If you want to hack the serverless source I made these changes - but bear in mind this is out of date, I haven’t looked at the serverless source in a while: https://github.com/ilanc/serverless/commit/fa3b00f2255bc9693fd9b7238c3524ed9d3d317f

I hit this as well.

The upstream aws-lambda-go documentation has a special tool: build-lambda-zip to help Windows folks build a correct zip file. Maybe serverless can reuse that?

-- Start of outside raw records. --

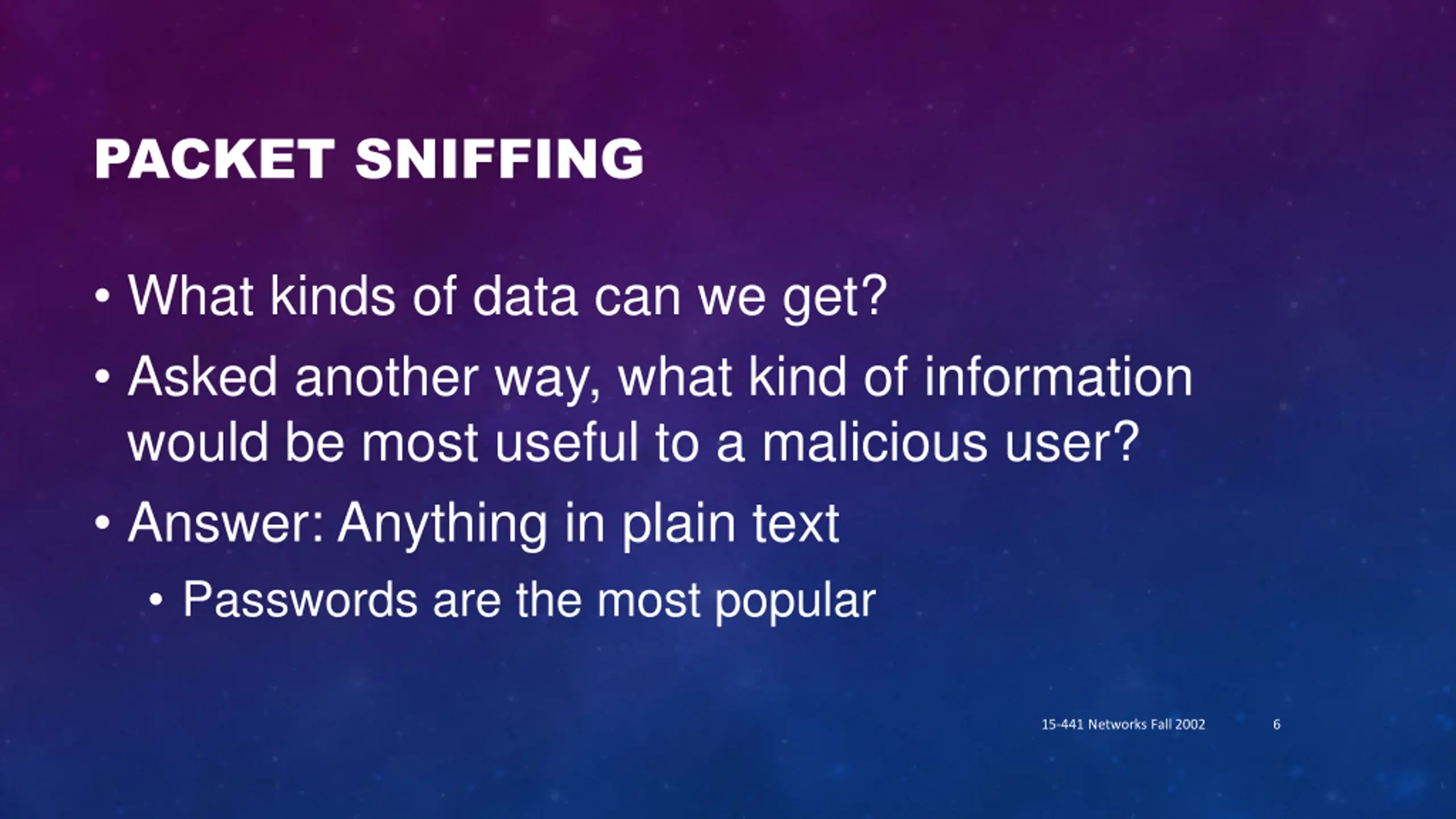 PACKET SNIFFING

• What kinds of data can we get?
• Asked another way, what kind of information would be most useful to a malicious user?
• Answer: Anything in plain text
  • Passwords are the most popular

15-441 Networks Fall 2002 6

Tested on Windows 10, serverless 1.28.0:

# Have to build by hand because I don't have `make` on Windows.
> echo $Env:GOOS
linux
> go build -ldflags="-s -w" -o bin/world .\world\
> go build -ldflags="-s -w" -o bin/hello .\hello\

# Deploy, so far so good...
> serverless deploy
... successful ...

# But cannot run it:
> serverless invoke -f hello -l
{
    "errorMessage": "fork/exec /var/task/bin/hello: permission denied",
    "errorType": "PathError"
}
...

In the end I used https://github.com/rayhaanq/win-go-zipper, a zipper written in go, but which compiles to an EXE. This zipper gives the right permissions. This means that I first build the lambdas with the go compiler and then zip each. Finally when I deploy them with serverless.yml, I use artifacts. For example

myfunction: package: artifact: myfunction.zip
handler: bin/…

Is there an actual solution for the problem of uploading go binaries from Windows to AWS. I too am getting the error { "errorMessage": "fork/exec /var/task/bin/main: permission denied", "errorType": "PathError" }. My executables permissions inside the zip is rw, whereas the file’s permission outside of the zip (prior to zipping) is rwx

I think if someone gets remote access to your lambda you’ve got bigger problems to worry about than whether the handler.js is writable. That said you could just as easily default to 744 instead of 777.